• **Exercise details**
Set out the material below as a Markdown table with the columns "Row" and "Line," one numbered row per line, skipping any blank lines. Leave the pictures out.
======
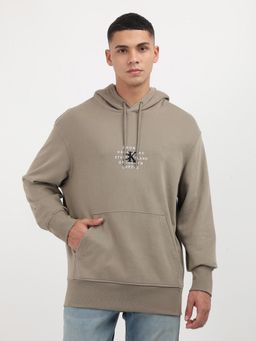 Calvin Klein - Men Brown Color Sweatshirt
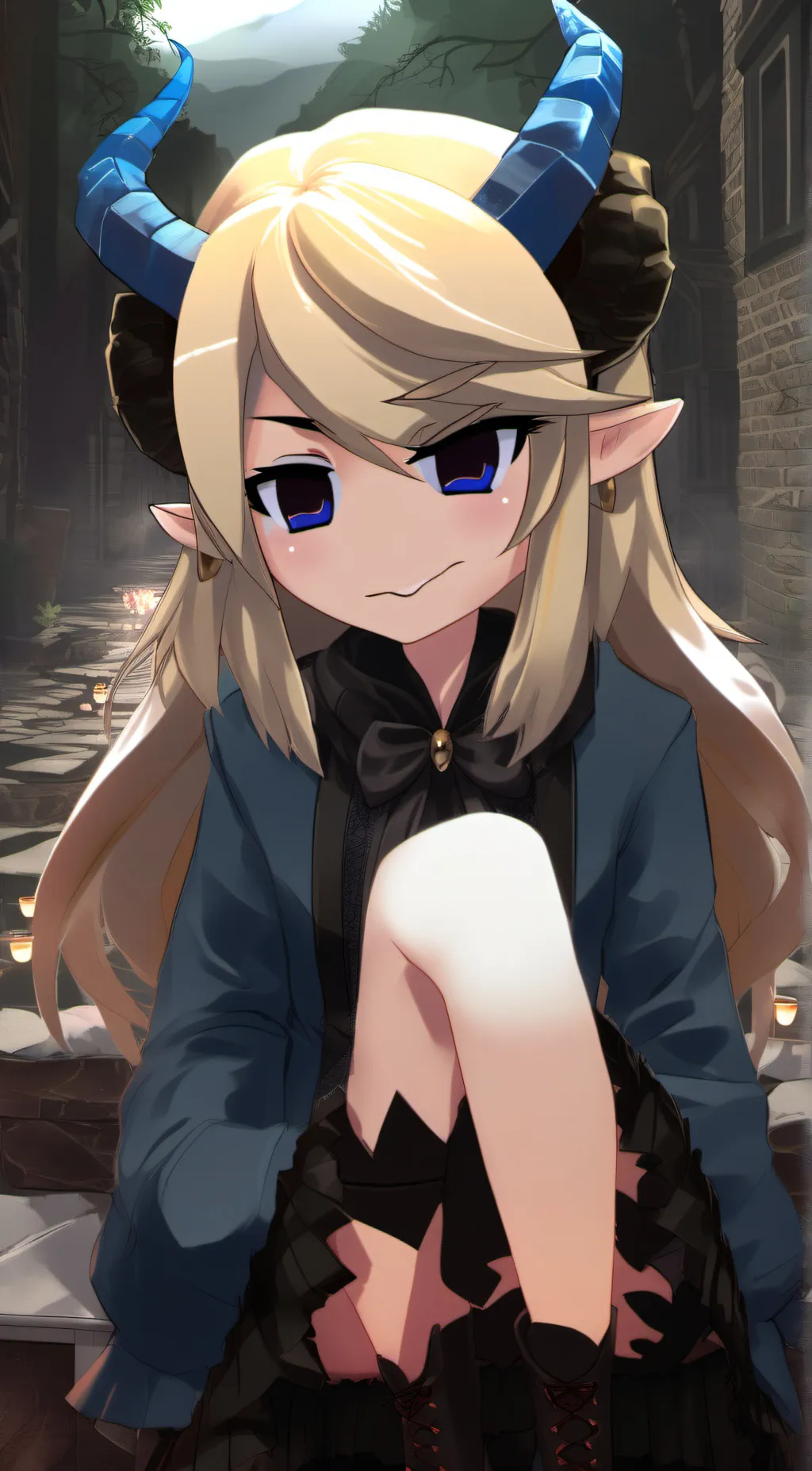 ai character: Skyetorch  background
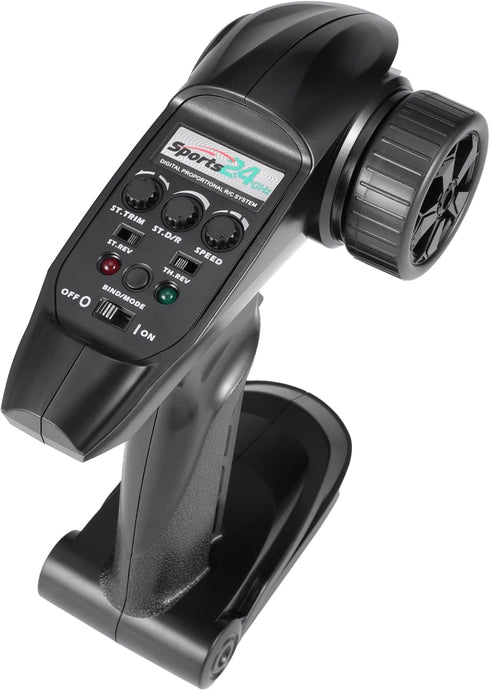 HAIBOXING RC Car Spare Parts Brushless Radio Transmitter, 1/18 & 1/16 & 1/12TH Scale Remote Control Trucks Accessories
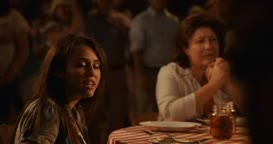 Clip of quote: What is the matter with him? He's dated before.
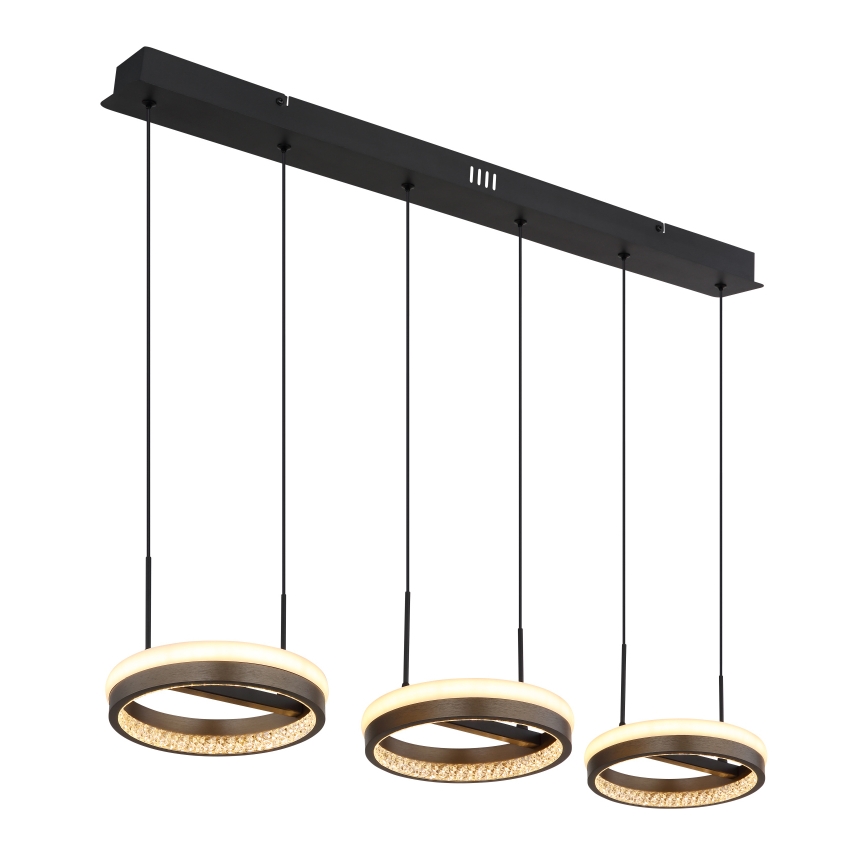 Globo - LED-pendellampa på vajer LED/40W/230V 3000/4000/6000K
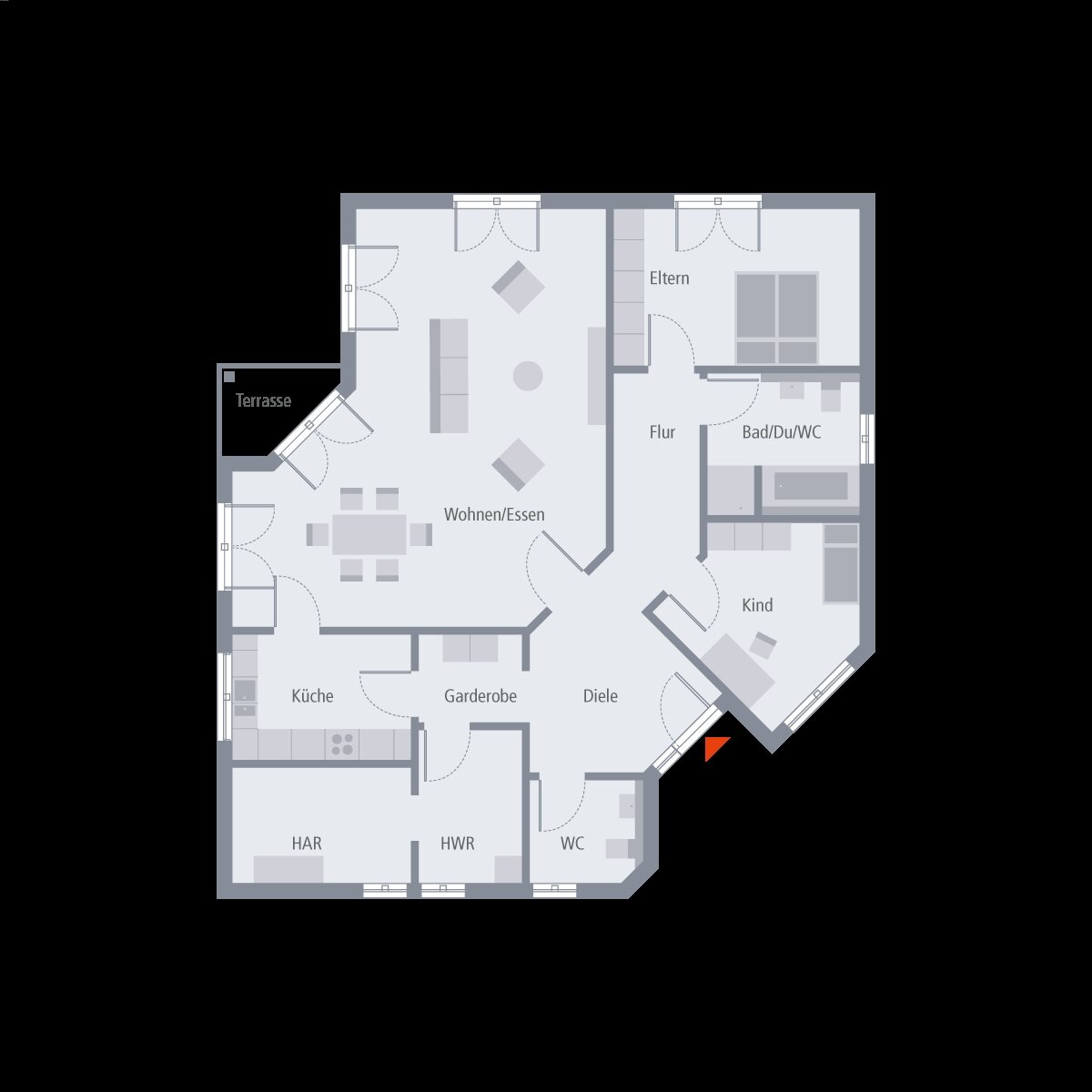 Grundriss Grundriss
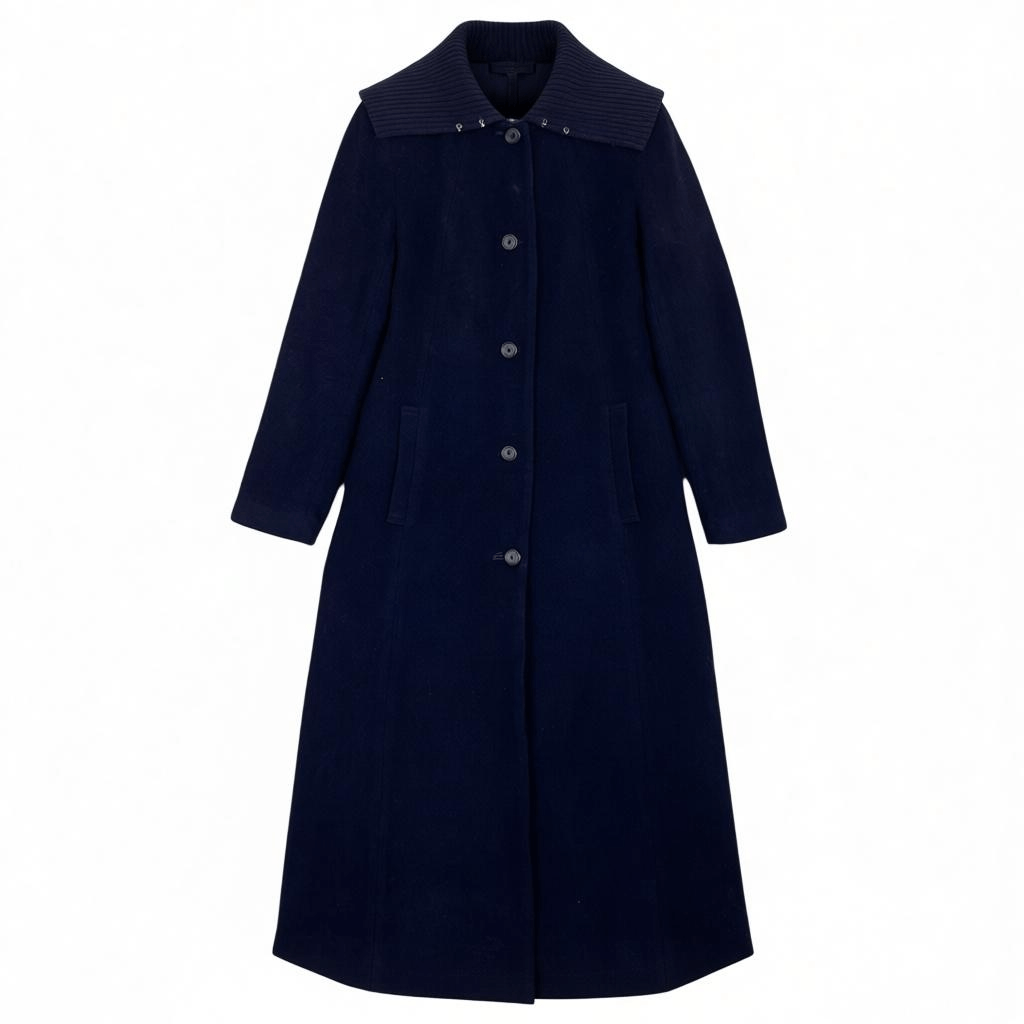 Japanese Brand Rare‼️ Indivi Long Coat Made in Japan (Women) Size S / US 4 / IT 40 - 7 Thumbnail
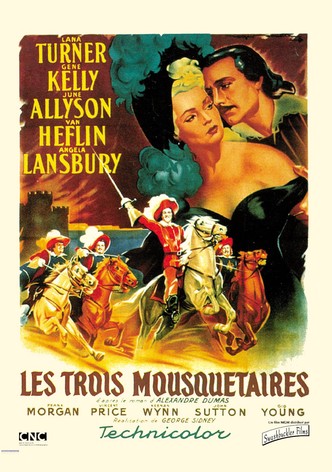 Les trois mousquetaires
======
• **Answer space**
| Row | Line |
|---|---|
| 1 |  Calvin Klein - Men Brown Color Sweatshirt |
| 2 |  ai character: Skyetorch  background |
| 3 |  HAIBOXING RC Car Spare Parts Brushless Radio Transmitter, 1/18 & 1/16 & 1/12TH Scale Remote Control Trucks Accessories |
| 4 |  Clip of quote: What is the matter with him? He's dated before. |
| 5 |  Globo - LED-pendellampa på vajer LED/40W/230V 3000/4000/6000K |
| 6 |  Grundriss Grundriss |
| 7 |  Japanese Brand Rare‼️ Indivi Long Coat Made in Japan (Women) Size S / US 4 / IT 40 - 7 Thumbnail |
| 8 |  Les trois mousquetaires |